Andrés Peña

Production : Salle Ravel (Levallois) / Flamenco en France

mercredi 24 novembre 2010 par Manuela Papino

Un format qui s’ annonçait parfait.

20 novembre 2010

Salle Ravel de Levallois – Flamenco en France

Danse : Andrés Peña

Chant : David Palomar, David Lagos, Miguel Rosendo

Guitare : Francisco Javier Patino

Le lieu était très accueillant, la salle très bien sonorisée, et le cartel valait le déplacement. Flamenco en France présentait ce soir-là un spectacle de danse, et c’ est pourtant le chant qui donnait un caractère particulier à cette formation flamenca, bien pensée. Si c’ était la première fois qu’ Andrés Peña se produisait sur une scène parisienne, le public de ses élèves - à qui il enseigne, à Paris, avec patience et enthousiasme depuis plus de dix ans maintenant - était cependant manifestement au rendez-vous. Andrés Peña et ses musiciens ont fait salle comble.

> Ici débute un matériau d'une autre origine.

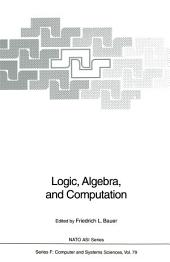 Logic, Algebra, and Computation: International Summer School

Comme dans un film de Carlos Saura, les chanteurs sont entrés en scène en ombres chinoises sur fond rouge, sur la guitare de Francisco Javier Patino. Grâce à leurs timbres si différents, on distingua sans peine tout d’ abord la voix

de David Lagos, puis celle de David Palomar et enfin celle de Miguel Rosendo, débutant le spectacle por Tangos. La consigne globale semblait claire : « mucho temple ». Or si le chant dompta effectivement le compás, on se prit à espérer que la danse saurait profiter de ces trois voix magnifiques pour jouer à un va-et-vient avec le tempo, et donner une énergie finale qui aurait parfaitement terminé ces premiers Tangos. Mais, après un magnifique silencio d’ Andrés Peña, on restait toujours dans ce « temple » qui donnait une certaine impression de mollesse : la danse ne semblait pas vouloir lancer le rythme. David Palomar donna enfin le signal, amenant ce compás plus énergique qui s’ était fait tellement attendre, qu’ Andrés Peña conclut avec un brillant « remate » qui, malheureusement, fut aussi le signal de la fin.

Suivit un très beau cante « por Martinete » de Miguel Rosendo, dont la voix grave emplit tout l’ espace de la salle, et Peña arriva en force avec son « bastón », pour envoyer enfin cette énergie tant attendue. Il s’ illustra dans les escobillas, n’ hésitant pas à employer des effets qui ravirent le public par la rapidité de leur exécution, jouant parfois dangereusement avec une vitesse qu’ il poussa à la limite de ses possibilités. Les trois chanteurs furent brillants dans le Martinete et apportèrent un soutient efficace à Peña par leurs palmas, qui, il est vrai, n’ ont plus de secret pour ces trois grands professionnels de l’ accompagnement de la danse.

Les Alegrías suivirent le même schéma, la structure de tous les tableaux du spectacle étant d’ ailleurs identique : une longue introduction du chant et de la guitare, avant l’ entrée de la danse. Cette fois, c’ est bien évidemment le gaditano qui fut avantagé : David Palomar débuta par une Alegría toute en douceur, qui se prolongea sur le même ton lorsque débuta la danse. On commençait à déplorer l’ absence de palmas apportant une touche de « peps », lorsque les deux autres chanteurs entrèrent en scène, intensifiant justement la rythmique. Dès lors, Palomar s’ en donna à cœur joie, nous régalant de ses letras favorites sur les « fanfarones », qui chaque fois, et particulièrement dans un contexte français, deviennent immédiatement autant de traits délicieux de la gracia de Cádiz, du moins pour tout auditeur sachant en goûter l’ humour.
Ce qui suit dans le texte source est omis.